La cultura compartida nos pone en el camino de la construcción nacional, del inicio de una nación. Pero quedarse solamente con el palpito vacuo de unos encuentros amistosos que hablen de identidad, o de discursos tambaleantes ante una dialéctica nacionalista, es rendir tributo a un tiempo perdido a la vez que se puede hasta catalogar de irresponsabilidad histórica.

Los símbolos y la identidad hay que dotarlos para sacarlos de un protonacionalismo latente y activar el dinamismo político necesario para que no se queden presos de modorras y parsimonias.

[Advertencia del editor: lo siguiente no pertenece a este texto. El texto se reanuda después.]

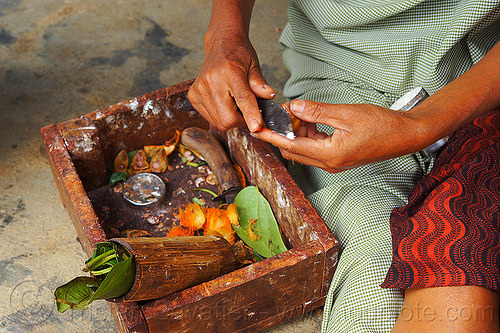khasi woman preparing betel nut (india), areca, areca nut, betel leaves, betel quids, box, east khasi hills, indigenous, knife, mawlynnong, meghalaya, people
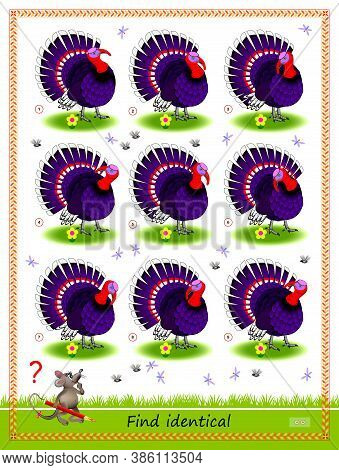 Logic Puzzle Game For Children And Adults. Find Two Identical Turkeys. Printable Page For Kids Brain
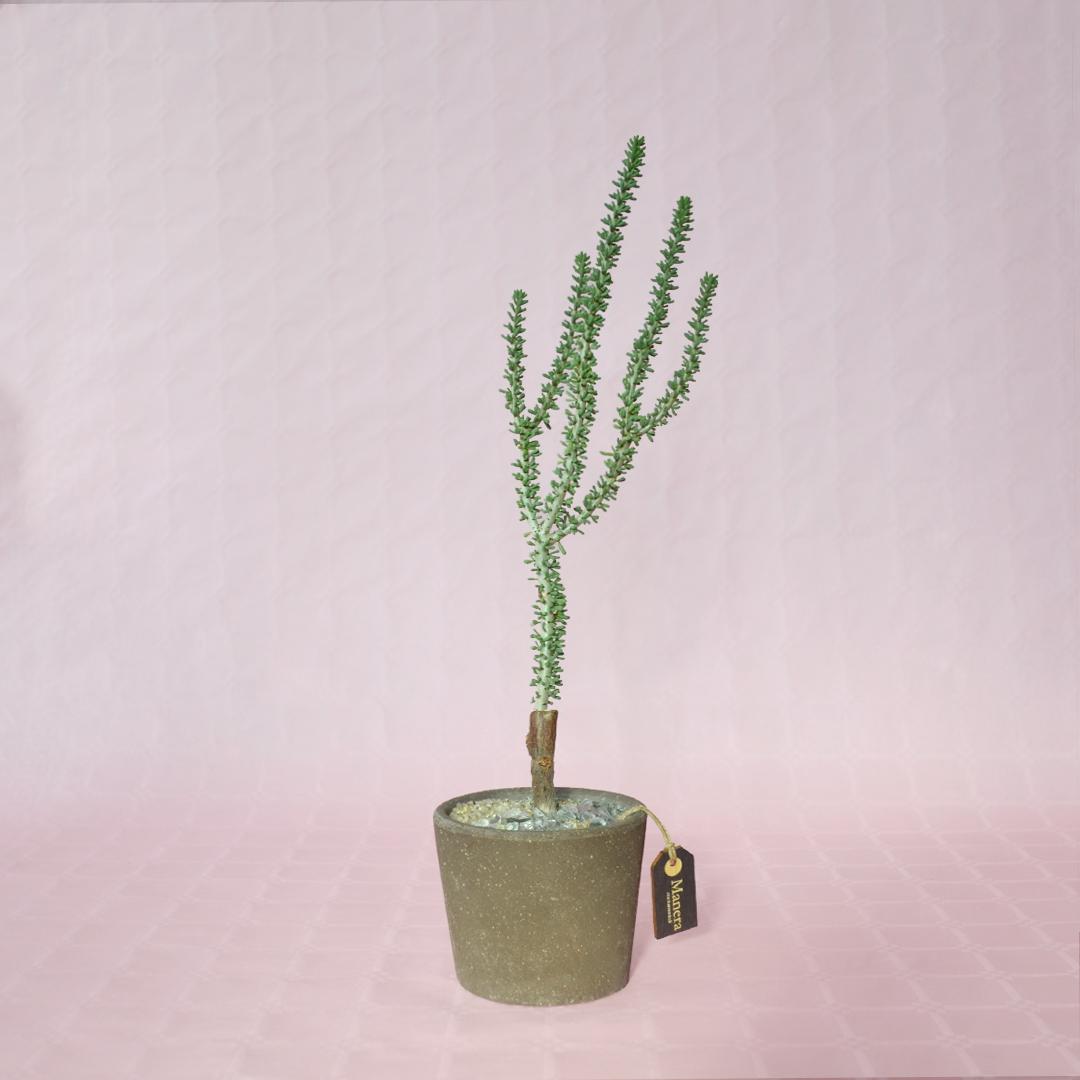 Ceraria namaquensis-1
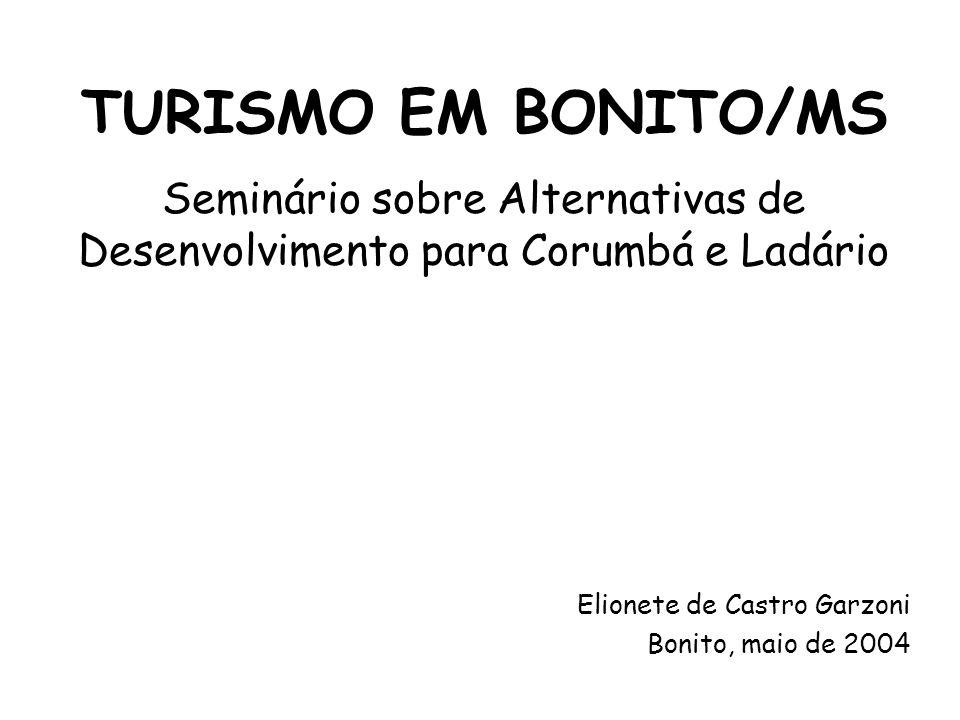TURISMO EM BONITO/MS Elionete de Castro Garzoni Bonito, maio de 2004 Seminário sobre Alternativas de Desenvolvimento para Corumbá e Ladário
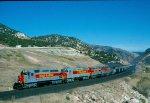 Utah 9009
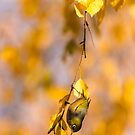Silvereye - Central Otago by Kimball Chen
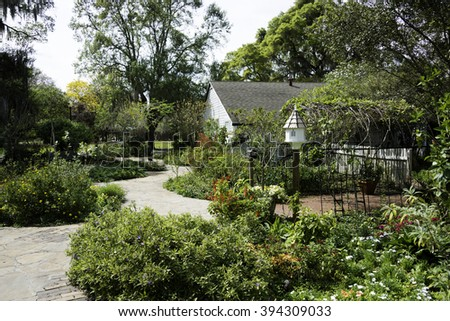 Garden with flowers and plants in Florida.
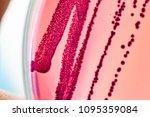 colony characteristics of... | Shutterstock . vector #1095359084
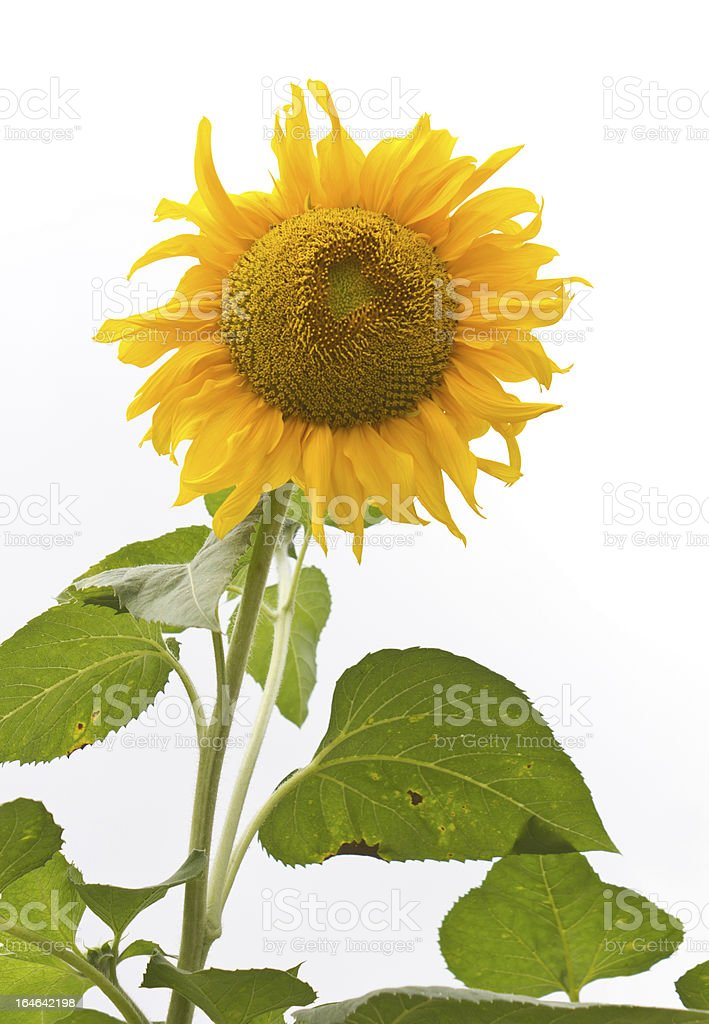 Isolates of the sunflower royalty-free stock photo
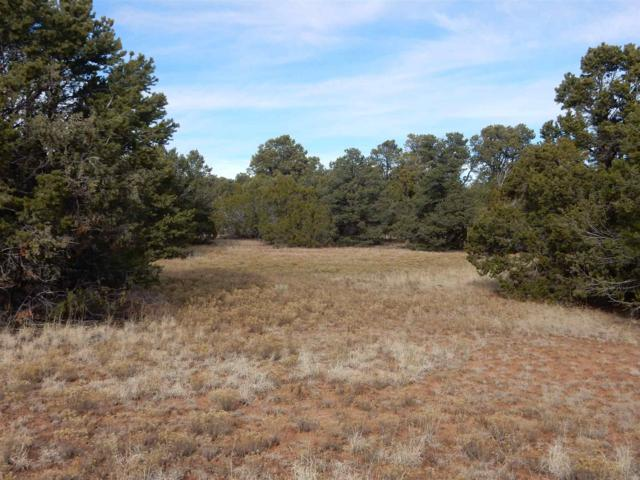 Apache Ridge Road, Lot 7, Tract 3-B, Santa Fe, NM 87508 (MLS #201901542) :: The Bigelow Team / Realty One of New Mexico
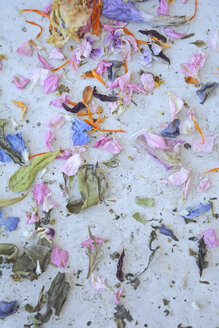 Colorful dried out petals - AX000513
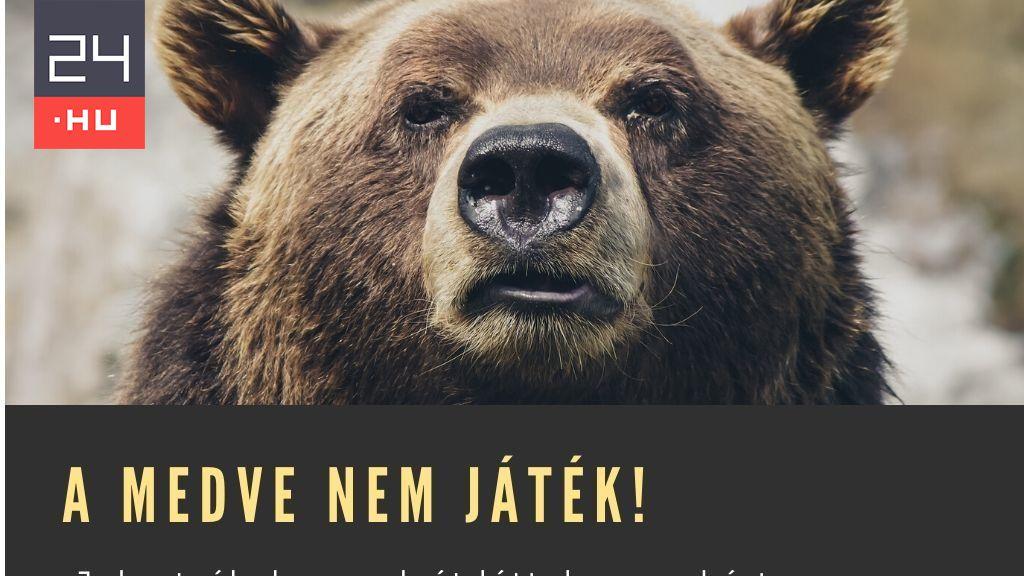 pikkelysömör kezelése tó medve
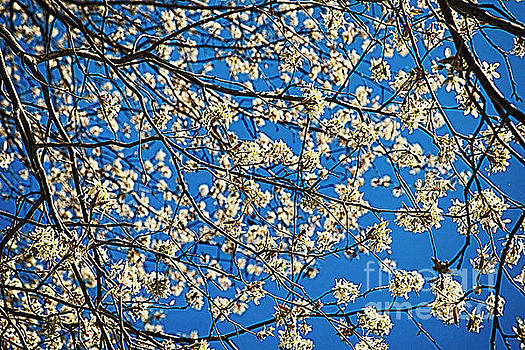 Flowering Tree Branches Against Blue Sky by George Oze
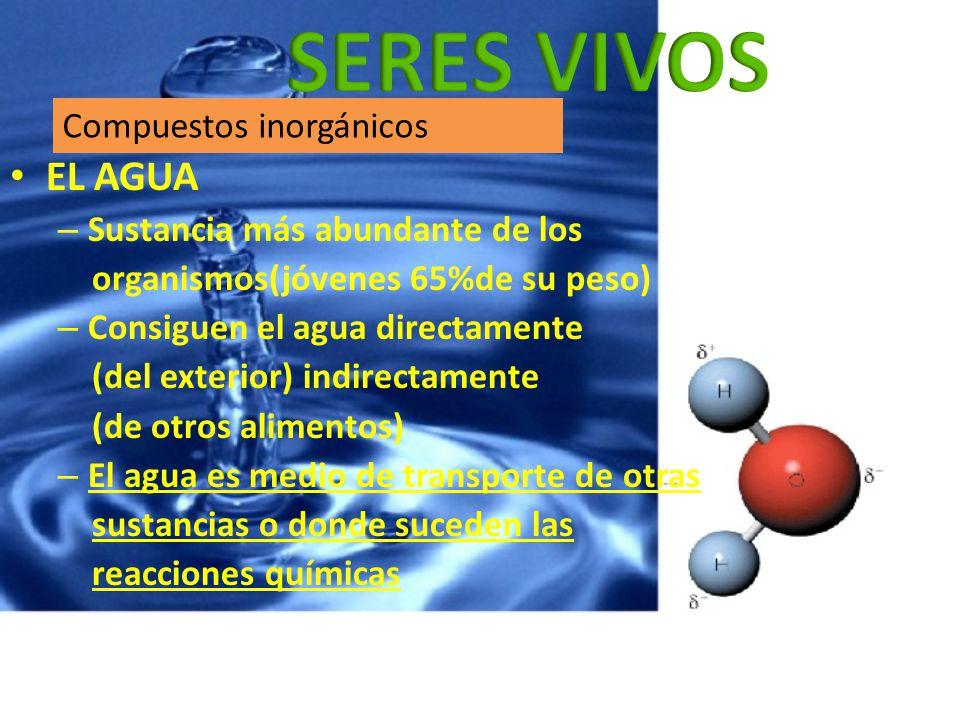 EL AGUA – Sustancia más abundante de los organismos(jóvenes 65%de su peso) – Consiguen el agua directamente (del exterior) indirectamente (de otros al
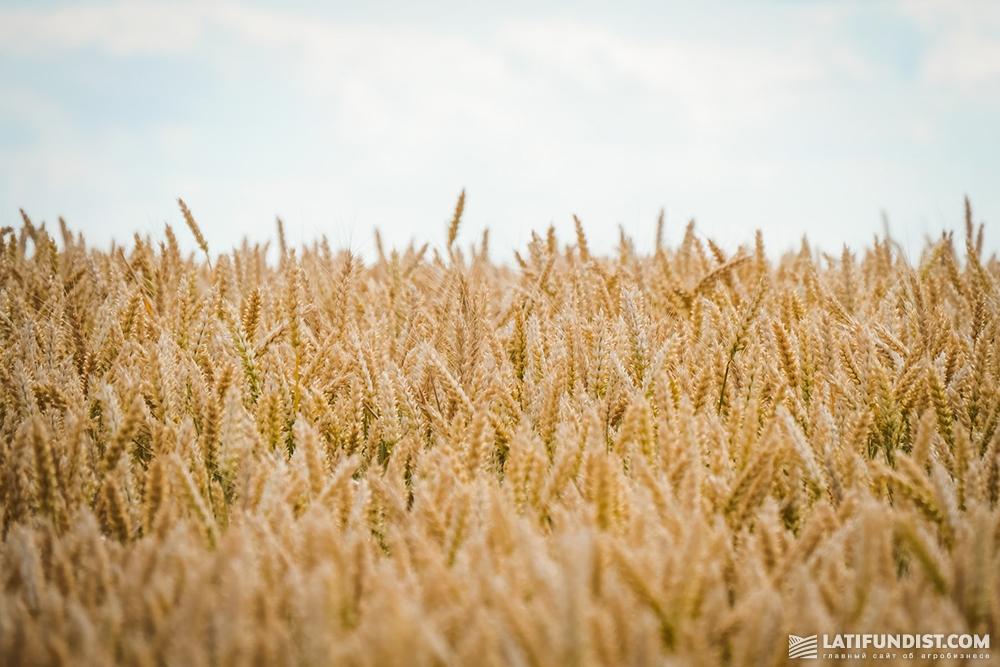 Пшеничное поле ФХ «Кищенцы»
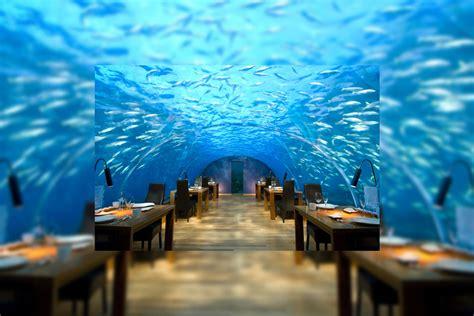 pics photos ithaa undersea restaurant best free home pics photos ithaa undersea restaurant best free home
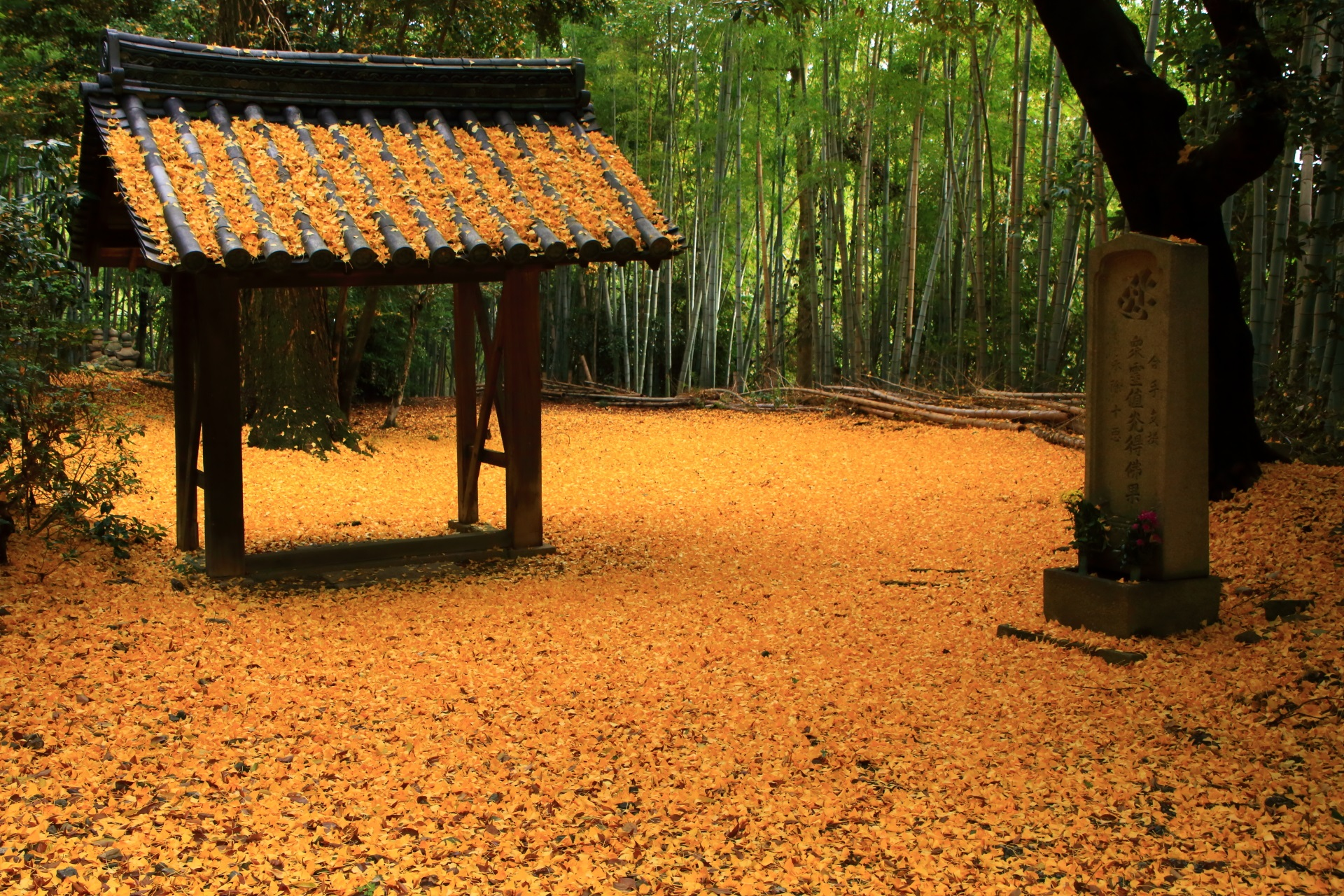 山崎聖天の素晴らしい散り銀杏と晩秋の情景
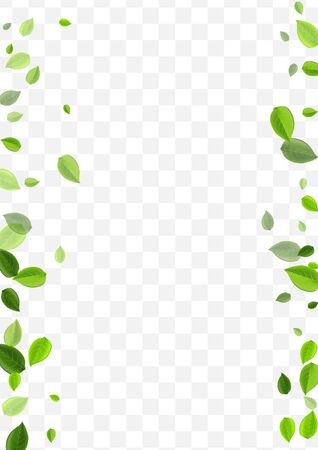 Grassy Leaves Vector Template. Forest Leaf Blur Branch. Motion Banner. Olive Foliage Ecology Poster.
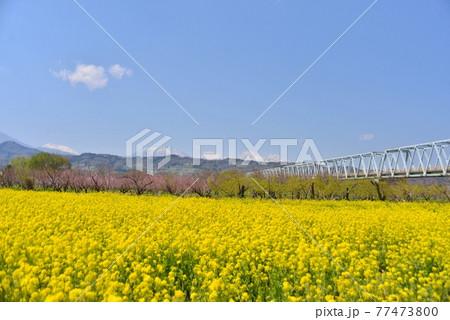 千曲川河川公園の菜の花畑と小布施橋と青空 77473800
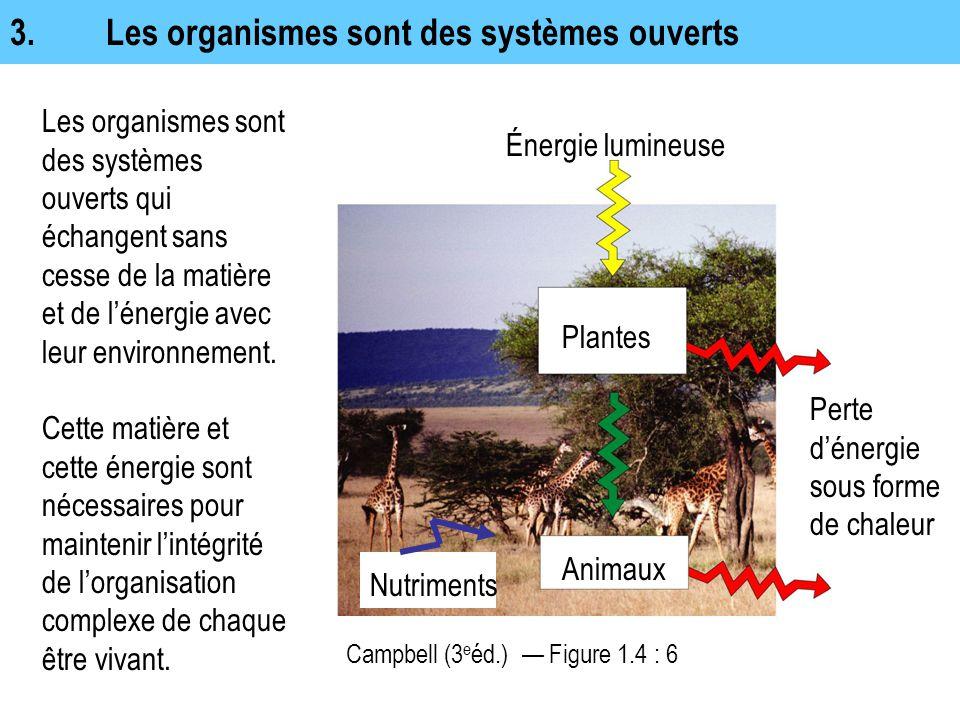 3. Les organismes sont des systèmes ouverts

Liberarnos de cadenas ancestrales que muchas veces nos hacen rendir honores a quien nos mira por encima del hombro haciéndonos monigotes de sí mismos es una tarea fundamental y necesaria para apuntalar y consolidar no solo nuestra identidad de diferentes, sino que es la mejor señal de que estamos en el camino correcto de la construcción nacional de nuestro pueblo.